» **EXTRACT TO READ**:
★ ★ ★ ★ ★ ★ ★

Hemp growers and retail sellers of intoxicating hemp products are monitoring the legal situation, with one path leading to the expansion of a lucrative industry and another leading to criminal prosecution.

Three days after Attorney General Kris Mayes issued her formal opinion on March 11, Phoenix police served a search warrant on a local business and the Gilbert home of its 29-year-old owner, Thomas Damato. Mayes' opinion sought to ban such products because, she argues, they're illegal under state law "irrespective" of their "arguable federal legality."

Police seized from Damato dozens of pounds of plant material, plus hundreds of concentrated cannabis products like vape pen cartridges. His lawyer has now filed a court motion asking that the items be given back.

Damato's companies purchased legally grown hemp and hemp products, packaged them in their companies' brands, and legally sold them, according to Phoenix cannabis lawyer Tom Dean.

"With the information we have, we know that in fact these products were purchased from a licensed hemp company," said Dean, who's defending Damato.

The consequences of failure to prove their business is legal are high for Damato and his associate, 30-year-old Chandler resident Abel Garcia. Police want prosecutors to charge them with illegally selling, possessing and transporting cannabis extracts, a Class 2 felony that could land them in prison. So far, neither has been charged.

Yet the raid and arrest of Damato and an associate exemplify the ongoing fight. Legal dispensaries want to push back on a burgeoning new industry of intoxicating hemp-derived cannabis products like delta-8 tetrahydrocannabinol, known as delta-8 THC, that aren't subject to the strict regulations created by Arizona's voter-approved marijuana legalization laws.

★ ★ ★ ★ ★ ★ ★

» **TASK OBJECTIVE**:
Name every person the hemp-raid article identifies by name, and give the role it assigns each one.

» **INFORMATION PROVIDED**:
★ ★ ★ ★ ★ ★ ★

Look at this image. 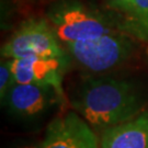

★ ★ ★ ★ ★ ★ ★

» **ANSWER FOR THIS EXERCISE**:
- Kris Mayes: Attorney General, who issued the formal opinion on March 11
- Thomas Damato: 29-year-old owner of the local business that was searched
- Tom Dean: Phoenix cannabis lawyer defending Damato
- Abel Garcia: Damato's associate, a 30-year-old Chandler resident